Uit te voeren taken =>
**A)** Citeer uit de getoonde tekst het stuk dat begint bij "Slide 39 - Quizvraag" en eindigt bij "de Rechter-Commissaris nodig.".
**B)** Geef bij elke bewering of die klopt met de getoonde tekst. Antwoord met ja of nee en citeer de woorden uit de tekst die de doorslag geven.
(i) De woning in de vraag op slide 39 is van de verdachte zelf.
(ii) De verdachte op slide 39 heeft zojuist iemand neergestoken.
(iii) De verdachte op slide 39 gaat de woning binnen via de voordeur.
**C)** Beantwoord deze vragen over de getoonde tekst:
(i) Welk nummer heeft de slide met de eerste quizvraag?
(ii) Hoeveel antwoordmogelijkheden staan bij de quizvraag op slide 39?
(iii) Van wie is volgens optie D op slide 39 een machtiging nodig?

Getoonde tekst =>
Slide 38 - Quizvraag

Moet een verdachte worden medegedeeld dat hij tijdens het verhoor op ieder moment terug kan komen op zijn beslissing af te zien van rechtsbijstand?

A
Nee, dit is niet nodig als de verdachte is aangehouden voor een strafbaar feit dat GÉÉN VH-feit is.
B
Nee, dit is niet nodig als de verdachte is uitgenodigd.
C
Ja, dit is de opsporingsambtenaar verplicht te doen.

Slide 39 - Quizvraag

Tijdens de achtervolging van een verdachte die zojuist iemand heeft neergestoken, rent hij een woning binnen door een ruit in te gooien en er naar binnen te gaan. Het blijkt niet de woning van de verdachte te zijn. Het is een heterdaad situatie. Je hebt als bevoegd opsporingsambtenaar met je collega’s de woning volledig omsingeld. Mag je in deze situatie de woning zonder toestemming van de bewoner betreden?

A
Ja, zonder meer.
B
Nee, ik heb een schriftelijke machtiging van de (H)OvJ nodig.
C
Ja, bij direct gevaar is geen machtiging vooraf nodig.
D
Nee, ik heb een machtiging van de Rechter-Commissaris nodig.

Items =>

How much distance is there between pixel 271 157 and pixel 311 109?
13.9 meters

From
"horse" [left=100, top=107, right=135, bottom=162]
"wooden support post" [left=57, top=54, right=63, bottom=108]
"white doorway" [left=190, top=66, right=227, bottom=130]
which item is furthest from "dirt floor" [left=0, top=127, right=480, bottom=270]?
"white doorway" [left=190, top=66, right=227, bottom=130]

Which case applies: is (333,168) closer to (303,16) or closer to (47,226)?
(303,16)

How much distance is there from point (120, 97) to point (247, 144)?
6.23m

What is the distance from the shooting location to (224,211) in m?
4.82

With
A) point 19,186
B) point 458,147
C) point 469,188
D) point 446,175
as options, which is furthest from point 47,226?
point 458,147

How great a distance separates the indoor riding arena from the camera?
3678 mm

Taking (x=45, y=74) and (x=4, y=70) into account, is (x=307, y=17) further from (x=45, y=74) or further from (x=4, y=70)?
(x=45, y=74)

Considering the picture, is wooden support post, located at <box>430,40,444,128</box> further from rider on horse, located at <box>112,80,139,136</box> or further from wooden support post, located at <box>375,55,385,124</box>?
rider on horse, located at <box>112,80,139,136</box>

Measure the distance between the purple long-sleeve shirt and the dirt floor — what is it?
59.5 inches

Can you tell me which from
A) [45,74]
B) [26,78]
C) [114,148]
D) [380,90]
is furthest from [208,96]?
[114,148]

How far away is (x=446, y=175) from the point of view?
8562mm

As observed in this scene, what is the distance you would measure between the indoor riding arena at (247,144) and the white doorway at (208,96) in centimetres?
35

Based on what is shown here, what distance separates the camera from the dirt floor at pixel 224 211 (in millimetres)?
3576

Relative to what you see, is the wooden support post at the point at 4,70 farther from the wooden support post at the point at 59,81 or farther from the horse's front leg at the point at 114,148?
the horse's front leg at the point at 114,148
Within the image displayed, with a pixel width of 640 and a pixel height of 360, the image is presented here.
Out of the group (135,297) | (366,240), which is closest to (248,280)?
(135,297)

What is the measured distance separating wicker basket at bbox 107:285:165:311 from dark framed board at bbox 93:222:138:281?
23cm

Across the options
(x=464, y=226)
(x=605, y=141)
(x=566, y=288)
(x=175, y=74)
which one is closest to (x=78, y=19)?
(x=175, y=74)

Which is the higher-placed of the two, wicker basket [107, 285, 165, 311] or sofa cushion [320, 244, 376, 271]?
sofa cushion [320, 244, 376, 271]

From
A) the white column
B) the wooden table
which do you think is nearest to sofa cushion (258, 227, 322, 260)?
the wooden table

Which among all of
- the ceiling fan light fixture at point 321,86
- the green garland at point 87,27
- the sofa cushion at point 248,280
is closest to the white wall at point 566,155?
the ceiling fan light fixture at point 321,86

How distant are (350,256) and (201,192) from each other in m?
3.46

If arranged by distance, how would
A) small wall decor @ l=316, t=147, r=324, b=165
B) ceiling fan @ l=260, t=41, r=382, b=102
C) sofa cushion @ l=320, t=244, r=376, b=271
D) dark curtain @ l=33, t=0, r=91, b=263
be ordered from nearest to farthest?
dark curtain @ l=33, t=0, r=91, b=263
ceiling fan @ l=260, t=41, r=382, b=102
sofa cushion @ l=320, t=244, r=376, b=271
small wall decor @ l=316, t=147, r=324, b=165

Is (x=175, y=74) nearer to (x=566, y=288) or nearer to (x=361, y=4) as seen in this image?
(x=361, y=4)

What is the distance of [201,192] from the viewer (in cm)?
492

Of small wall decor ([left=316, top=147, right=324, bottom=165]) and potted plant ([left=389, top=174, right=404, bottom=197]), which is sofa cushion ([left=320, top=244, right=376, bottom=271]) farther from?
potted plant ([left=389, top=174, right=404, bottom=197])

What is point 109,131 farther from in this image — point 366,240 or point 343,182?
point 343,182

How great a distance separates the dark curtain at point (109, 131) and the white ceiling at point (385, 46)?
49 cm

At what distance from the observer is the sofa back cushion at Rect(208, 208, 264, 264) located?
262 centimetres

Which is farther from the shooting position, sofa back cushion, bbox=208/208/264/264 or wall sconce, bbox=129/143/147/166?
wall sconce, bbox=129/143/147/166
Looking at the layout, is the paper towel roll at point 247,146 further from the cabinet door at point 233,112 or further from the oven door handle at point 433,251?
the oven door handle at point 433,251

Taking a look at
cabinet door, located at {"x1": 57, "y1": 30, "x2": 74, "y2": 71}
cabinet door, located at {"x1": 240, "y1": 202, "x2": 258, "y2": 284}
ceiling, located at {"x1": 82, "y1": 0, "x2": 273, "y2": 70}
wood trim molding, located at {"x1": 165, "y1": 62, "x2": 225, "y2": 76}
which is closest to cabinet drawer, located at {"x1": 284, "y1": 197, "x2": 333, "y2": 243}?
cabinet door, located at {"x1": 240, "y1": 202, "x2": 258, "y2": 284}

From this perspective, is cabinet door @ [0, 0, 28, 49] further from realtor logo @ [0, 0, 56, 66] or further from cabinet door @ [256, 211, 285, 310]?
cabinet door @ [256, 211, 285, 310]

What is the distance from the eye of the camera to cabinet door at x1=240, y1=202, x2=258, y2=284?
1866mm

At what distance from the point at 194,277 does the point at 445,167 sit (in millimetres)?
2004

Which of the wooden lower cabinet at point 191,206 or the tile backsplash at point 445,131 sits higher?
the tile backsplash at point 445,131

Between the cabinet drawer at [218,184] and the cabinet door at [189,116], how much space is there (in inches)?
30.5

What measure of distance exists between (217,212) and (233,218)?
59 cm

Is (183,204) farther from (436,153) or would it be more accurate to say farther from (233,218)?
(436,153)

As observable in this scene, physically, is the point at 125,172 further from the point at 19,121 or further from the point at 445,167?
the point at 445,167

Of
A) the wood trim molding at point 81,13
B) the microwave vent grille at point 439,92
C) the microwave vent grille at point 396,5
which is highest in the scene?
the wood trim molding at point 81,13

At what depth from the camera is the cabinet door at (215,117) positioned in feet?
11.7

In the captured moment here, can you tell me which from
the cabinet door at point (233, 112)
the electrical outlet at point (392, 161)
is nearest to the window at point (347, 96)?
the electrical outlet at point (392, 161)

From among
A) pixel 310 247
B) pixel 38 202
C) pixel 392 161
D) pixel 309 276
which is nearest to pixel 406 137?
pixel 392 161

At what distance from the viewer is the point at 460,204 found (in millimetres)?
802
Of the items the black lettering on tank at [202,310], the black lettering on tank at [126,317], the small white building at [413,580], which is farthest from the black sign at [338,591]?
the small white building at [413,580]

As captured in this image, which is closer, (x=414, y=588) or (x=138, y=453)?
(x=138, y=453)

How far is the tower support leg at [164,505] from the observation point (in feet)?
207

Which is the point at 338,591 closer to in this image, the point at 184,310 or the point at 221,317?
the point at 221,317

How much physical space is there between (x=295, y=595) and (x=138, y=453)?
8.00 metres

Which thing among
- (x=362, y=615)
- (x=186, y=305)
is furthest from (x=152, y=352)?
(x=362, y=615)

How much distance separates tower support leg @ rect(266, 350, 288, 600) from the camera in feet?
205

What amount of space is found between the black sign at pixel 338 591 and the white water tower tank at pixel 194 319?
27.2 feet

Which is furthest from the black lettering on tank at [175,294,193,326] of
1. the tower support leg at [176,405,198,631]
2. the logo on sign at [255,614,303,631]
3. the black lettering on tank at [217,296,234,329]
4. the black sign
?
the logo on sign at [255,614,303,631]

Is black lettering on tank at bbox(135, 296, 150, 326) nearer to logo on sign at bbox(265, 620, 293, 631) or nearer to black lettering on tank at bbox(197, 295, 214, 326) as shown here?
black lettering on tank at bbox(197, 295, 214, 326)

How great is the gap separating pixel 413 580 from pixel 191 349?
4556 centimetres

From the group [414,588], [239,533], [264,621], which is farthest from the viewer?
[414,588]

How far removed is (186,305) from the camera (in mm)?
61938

Antwoorden bij oefening =>
**A)**
Slide 39 - Quizvraag

Tijdens de achtervolging van een verdachte die zojuist iemand heeft neergestoken, rent hij een woning binnen door een ruit in te gooien en er naar binnen te gaan. Het blijkt niet de woning van de verdachte te zijn. Het is een heterdaad situatie. Je hebt als bevoegd opsporingsambtenaar met je collega’s de woning volledig omsingeld. Mag je in deze situatie de woning zonder toestemming van de bewoner betreden?

A
Ja, zonder meer.
B
Nee, ik heb een schriftelijke machtiging van de (H)OvJ nodig.
C
Ja, bij direct gevaar is geen machtiging vooraf nodig.
D
Nee, ik heb een machtiging van de Rechter-Commissaris nodig.

**B)**
(i) Nee: "Het blijkt niet de woning van de verdachte te zijn."
(ii) Ja: "een verdachte die zojuist iemand heeft neergestoken"
(iii) Nee: "door een ruit in te gooien en er naar binnen te gaan"

**C)**
(i) 38
(ii) Vier (A tot en met D)
(iii) Van de Rechter-Commissaris